**REQUEST:**
State how many lines of the records below contain the string "tree", treating uppercase and lowercase as different. Give only the number.

**RECORD EXCERPTS:**
################

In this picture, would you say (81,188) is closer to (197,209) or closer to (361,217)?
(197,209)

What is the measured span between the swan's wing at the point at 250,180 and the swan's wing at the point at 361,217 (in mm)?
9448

################

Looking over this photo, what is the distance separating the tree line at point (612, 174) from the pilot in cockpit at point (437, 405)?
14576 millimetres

################

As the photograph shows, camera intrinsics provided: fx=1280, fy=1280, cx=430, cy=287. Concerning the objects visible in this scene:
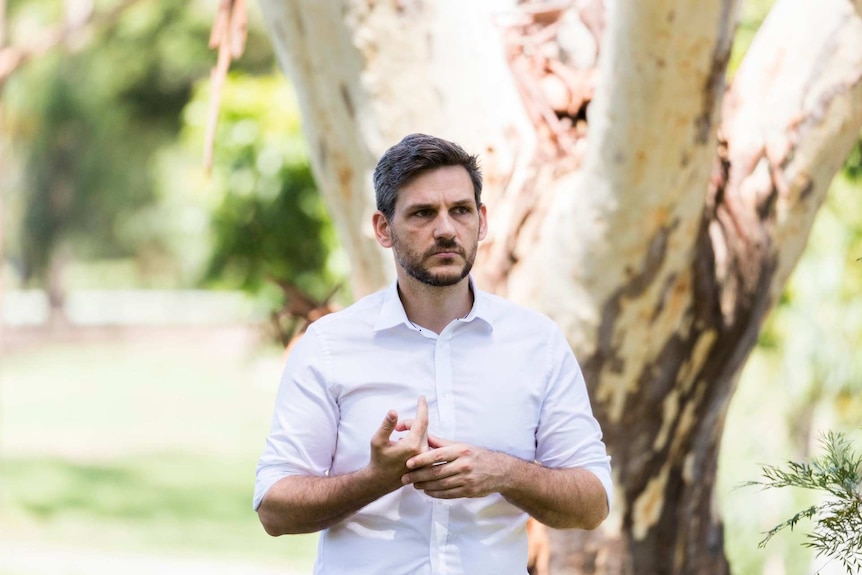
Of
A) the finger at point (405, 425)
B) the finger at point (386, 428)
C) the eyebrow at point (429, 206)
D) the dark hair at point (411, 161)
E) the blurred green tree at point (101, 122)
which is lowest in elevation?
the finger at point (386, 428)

################

**CORRECT RESPONSE:**
2